**Task material**:
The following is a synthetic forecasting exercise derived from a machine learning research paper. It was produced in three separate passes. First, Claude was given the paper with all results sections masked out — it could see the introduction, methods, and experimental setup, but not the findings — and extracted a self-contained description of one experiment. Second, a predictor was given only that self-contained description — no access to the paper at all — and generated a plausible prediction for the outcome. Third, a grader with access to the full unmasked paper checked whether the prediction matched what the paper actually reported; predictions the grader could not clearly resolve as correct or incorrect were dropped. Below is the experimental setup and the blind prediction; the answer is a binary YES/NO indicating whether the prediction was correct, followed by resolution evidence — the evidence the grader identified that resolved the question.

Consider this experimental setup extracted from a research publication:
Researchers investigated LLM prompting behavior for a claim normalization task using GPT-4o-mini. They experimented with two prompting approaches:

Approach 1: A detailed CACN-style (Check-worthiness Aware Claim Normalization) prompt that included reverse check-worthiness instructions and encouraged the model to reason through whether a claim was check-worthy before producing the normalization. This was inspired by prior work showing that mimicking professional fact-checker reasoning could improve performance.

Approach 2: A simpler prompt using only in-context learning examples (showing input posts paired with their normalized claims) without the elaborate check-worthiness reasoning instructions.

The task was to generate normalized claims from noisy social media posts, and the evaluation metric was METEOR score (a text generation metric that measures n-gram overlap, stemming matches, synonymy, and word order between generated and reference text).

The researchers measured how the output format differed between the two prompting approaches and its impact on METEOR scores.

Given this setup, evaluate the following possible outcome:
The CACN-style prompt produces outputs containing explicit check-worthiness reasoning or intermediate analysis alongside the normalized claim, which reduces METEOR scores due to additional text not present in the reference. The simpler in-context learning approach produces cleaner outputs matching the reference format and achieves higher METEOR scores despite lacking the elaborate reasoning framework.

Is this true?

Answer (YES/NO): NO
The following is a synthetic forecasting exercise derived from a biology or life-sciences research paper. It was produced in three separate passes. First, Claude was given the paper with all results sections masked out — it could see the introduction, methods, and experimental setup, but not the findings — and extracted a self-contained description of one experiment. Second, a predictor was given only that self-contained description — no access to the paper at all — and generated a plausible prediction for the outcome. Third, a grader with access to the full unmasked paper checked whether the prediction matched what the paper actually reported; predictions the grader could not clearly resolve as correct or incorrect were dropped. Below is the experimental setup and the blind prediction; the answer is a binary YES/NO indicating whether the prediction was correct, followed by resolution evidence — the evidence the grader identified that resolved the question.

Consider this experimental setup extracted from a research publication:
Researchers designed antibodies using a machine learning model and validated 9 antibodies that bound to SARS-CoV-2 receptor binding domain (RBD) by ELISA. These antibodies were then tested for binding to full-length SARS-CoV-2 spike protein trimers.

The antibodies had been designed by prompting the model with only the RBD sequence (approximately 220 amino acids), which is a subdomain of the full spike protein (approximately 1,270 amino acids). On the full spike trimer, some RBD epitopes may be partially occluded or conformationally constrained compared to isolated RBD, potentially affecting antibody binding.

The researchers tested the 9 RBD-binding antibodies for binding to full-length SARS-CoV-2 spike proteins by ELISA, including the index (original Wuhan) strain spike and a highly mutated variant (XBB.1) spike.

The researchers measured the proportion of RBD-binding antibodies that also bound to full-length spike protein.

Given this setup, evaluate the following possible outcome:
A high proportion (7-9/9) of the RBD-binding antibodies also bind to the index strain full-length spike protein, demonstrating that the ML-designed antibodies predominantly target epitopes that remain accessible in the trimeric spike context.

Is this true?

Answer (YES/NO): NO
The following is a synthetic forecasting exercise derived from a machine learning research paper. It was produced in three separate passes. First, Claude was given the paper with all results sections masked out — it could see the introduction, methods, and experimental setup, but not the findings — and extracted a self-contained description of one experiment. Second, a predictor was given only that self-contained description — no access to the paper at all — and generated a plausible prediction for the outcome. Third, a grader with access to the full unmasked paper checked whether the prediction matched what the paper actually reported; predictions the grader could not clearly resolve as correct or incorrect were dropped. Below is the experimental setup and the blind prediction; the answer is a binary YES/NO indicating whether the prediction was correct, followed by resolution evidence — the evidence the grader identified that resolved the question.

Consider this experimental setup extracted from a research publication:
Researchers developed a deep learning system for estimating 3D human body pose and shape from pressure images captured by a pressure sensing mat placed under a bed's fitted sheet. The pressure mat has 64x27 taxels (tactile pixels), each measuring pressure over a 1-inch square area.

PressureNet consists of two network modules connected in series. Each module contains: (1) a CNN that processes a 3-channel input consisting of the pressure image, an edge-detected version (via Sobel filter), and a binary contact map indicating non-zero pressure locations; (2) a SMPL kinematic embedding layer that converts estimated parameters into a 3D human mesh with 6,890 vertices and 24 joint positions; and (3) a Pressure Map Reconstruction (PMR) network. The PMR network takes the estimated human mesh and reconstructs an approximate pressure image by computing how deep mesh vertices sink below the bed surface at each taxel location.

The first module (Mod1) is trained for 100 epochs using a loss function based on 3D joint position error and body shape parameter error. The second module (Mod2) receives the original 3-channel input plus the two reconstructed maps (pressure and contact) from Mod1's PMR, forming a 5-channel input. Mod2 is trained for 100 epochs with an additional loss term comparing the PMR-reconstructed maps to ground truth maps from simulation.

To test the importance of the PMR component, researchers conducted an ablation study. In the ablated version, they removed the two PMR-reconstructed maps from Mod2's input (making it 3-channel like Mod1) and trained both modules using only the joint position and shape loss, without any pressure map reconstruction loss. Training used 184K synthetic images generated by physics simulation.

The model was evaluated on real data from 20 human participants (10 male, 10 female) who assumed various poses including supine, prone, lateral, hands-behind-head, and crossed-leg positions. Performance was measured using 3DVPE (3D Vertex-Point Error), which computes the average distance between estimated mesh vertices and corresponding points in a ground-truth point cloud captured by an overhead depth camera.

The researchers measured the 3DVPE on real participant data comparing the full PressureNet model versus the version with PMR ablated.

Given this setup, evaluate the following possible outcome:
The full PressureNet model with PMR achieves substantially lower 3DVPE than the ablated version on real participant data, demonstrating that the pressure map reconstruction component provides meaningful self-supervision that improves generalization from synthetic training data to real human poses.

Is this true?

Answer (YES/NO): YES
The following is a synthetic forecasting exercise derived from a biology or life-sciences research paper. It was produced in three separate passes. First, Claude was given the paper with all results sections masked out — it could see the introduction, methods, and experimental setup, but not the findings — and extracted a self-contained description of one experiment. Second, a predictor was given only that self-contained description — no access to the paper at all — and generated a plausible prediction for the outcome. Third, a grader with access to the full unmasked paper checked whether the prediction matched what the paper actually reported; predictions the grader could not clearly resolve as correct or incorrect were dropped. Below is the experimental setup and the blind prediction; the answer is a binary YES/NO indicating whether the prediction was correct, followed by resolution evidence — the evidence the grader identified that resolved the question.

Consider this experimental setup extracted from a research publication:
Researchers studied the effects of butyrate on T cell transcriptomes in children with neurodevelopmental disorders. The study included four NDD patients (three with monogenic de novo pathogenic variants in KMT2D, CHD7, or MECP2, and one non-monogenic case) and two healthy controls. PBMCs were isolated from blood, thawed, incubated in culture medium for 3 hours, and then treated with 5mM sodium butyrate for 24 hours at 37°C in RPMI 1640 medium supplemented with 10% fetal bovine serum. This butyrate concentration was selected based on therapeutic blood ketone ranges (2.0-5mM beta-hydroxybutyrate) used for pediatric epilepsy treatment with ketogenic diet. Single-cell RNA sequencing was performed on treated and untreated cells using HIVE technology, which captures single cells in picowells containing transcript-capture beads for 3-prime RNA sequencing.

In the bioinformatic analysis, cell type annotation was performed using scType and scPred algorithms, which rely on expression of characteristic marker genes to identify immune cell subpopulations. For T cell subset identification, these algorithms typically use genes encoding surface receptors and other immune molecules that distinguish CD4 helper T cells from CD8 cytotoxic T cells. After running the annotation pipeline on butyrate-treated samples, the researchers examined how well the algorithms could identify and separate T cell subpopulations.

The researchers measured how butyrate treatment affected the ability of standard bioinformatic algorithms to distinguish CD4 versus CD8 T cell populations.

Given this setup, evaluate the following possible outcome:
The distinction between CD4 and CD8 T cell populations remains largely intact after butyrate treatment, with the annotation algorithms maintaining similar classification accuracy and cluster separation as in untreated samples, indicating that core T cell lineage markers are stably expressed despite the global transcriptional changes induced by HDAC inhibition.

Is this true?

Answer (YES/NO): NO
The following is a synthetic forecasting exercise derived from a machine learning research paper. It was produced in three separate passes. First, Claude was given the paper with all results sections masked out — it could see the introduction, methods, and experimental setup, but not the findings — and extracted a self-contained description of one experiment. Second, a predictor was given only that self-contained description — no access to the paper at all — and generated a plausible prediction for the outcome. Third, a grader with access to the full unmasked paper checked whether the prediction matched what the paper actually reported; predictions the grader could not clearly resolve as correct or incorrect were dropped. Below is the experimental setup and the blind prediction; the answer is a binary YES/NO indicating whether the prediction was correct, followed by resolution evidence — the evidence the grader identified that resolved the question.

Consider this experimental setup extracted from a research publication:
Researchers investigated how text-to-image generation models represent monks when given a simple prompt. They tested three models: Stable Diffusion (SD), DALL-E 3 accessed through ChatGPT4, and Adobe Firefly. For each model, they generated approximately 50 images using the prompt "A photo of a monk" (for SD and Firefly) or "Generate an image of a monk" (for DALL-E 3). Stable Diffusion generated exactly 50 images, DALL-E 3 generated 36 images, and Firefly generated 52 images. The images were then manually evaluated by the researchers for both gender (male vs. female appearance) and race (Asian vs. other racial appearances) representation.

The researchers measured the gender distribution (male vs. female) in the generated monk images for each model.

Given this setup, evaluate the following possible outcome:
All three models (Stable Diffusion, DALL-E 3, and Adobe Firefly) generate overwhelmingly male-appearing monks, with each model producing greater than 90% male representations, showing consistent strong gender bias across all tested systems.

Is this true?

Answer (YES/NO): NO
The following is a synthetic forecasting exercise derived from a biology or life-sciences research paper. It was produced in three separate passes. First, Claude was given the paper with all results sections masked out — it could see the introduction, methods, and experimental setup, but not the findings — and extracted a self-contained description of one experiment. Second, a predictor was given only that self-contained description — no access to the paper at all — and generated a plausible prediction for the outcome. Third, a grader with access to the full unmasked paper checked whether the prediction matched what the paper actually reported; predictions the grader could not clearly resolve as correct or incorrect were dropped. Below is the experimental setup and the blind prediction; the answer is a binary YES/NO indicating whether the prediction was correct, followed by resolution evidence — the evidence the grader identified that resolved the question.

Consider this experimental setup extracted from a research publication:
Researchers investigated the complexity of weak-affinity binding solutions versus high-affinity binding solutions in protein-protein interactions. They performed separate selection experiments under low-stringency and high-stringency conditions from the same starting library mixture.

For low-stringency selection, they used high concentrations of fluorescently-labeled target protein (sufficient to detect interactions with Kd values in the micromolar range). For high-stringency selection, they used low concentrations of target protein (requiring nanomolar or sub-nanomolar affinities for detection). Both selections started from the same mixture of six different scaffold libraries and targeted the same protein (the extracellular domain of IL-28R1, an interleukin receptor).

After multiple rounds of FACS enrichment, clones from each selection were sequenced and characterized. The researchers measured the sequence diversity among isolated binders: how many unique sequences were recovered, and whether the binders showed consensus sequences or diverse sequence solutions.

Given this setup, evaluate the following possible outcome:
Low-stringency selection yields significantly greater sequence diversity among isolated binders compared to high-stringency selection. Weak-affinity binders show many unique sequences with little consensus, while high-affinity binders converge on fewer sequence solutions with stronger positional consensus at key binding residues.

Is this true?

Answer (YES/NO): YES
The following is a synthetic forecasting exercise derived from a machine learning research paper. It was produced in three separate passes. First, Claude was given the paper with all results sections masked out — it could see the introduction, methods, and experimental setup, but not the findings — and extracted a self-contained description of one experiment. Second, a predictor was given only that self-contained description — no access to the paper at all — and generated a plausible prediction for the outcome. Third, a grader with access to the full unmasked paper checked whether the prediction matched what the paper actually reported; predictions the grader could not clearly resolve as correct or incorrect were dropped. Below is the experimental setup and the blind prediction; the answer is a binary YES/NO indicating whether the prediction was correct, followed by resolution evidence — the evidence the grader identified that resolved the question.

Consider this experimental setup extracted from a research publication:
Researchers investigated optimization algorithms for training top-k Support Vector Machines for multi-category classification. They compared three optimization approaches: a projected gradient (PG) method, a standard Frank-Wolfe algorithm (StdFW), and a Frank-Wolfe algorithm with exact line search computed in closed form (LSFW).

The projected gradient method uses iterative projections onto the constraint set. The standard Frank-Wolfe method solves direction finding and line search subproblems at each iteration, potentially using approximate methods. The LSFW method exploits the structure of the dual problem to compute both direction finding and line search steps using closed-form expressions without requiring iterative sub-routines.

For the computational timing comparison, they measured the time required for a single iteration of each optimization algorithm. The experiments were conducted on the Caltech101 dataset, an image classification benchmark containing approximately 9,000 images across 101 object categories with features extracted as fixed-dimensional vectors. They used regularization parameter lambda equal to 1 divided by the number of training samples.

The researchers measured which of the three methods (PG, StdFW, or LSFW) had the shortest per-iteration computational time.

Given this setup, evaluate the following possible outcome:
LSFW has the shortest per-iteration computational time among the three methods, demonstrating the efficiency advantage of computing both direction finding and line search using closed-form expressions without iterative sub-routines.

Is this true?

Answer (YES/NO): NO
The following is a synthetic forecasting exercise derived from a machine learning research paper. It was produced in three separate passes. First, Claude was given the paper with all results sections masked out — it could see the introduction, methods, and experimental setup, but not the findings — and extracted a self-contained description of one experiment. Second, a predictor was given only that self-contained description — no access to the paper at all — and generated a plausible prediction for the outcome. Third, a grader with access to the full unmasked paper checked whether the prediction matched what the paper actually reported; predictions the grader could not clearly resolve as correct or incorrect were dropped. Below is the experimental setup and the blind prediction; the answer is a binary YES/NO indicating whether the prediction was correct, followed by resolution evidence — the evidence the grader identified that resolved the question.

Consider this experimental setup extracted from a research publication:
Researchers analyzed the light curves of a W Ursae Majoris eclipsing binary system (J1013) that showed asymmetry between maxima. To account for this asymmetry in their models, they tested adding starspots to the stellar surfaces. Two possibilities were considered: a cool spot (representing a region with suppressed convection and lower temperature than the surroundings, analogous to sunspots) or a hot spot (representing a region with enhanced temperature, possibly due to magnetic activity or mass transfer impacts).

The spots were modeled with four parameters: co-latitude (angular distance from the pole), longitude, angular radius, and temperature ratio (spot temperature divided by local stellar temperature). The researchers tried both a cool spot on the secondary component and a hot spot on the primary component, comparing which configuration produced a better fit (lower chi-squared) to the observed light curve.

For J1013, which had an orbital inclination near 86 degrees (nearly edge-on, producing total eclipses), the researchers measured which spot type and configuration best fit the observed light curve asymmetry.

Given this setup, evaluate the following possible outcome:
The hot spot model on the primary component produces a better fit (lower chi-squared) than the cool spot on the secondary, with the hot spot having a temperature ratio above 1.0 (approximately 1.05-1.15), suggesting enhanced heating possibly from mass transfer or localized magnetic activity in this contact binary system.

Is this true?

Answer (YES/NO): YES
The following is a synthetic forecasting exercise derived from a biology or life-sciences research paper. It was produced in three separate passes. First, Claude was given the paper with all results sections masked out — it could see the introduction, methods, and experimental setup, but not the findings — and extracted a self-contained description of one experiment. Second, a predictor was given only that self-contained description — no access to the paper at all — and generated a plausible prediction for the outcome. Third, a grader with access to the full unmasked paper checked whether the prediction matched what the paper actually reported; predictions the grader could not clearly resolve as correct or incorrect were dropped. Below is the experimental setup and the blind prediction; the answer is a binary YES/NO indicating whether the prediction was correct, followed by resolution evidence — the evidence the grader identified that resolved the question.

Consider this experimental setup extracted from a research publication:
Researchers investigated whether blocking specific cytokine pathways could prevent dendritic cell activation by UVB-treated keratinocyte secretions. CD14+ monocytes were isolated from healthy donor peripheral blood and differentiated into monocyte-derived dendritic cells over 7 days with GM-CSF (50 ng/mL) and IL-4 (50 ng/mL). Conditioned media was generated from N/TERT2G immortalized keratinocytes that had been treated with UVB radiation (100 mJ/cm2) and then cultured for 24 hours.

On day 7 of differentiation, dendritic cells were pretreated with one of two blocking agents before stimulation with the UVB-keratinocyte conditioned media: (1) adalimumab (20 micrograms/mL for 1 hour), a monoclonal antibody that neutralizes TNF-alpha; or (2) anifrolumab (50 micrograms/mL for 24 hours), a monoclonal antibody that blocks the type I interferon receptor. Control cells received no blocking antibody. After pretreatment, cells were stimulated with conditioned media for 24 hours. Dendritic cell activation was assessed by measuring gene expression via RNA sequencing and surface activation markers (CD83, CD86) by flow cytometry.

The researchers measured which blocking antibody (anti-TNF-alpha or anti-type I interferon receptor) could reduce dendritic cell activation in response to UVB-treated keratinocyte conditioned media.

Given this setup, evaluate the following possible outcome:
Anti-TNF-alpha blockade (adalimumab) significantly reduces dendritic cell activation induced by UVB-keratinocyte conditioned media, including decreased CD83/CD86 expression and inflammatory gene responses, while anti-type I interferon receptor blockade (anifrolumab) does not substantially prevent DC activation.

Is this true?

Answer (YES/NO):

**The problem**: Every line above with the string "SARS" in it should be copied into the answer.

**Answer to the exercise**:
Researchers designed antibodies using a machine learning model and validated 9 antibodies that bound to SARS-CoV-2 receptor binding domain (RBD) by ELISA. These antibodies were then tested for binding to full-length SARS-CoV-2 spike protein trimers.
The researchers tested the 9 RBD-binding antibodies for binding to full-length SARS-CoV-2 spike proteins by ELISA, including the index (original Wuhan) strain spike and a highly mutated variant (XBB.1) spike.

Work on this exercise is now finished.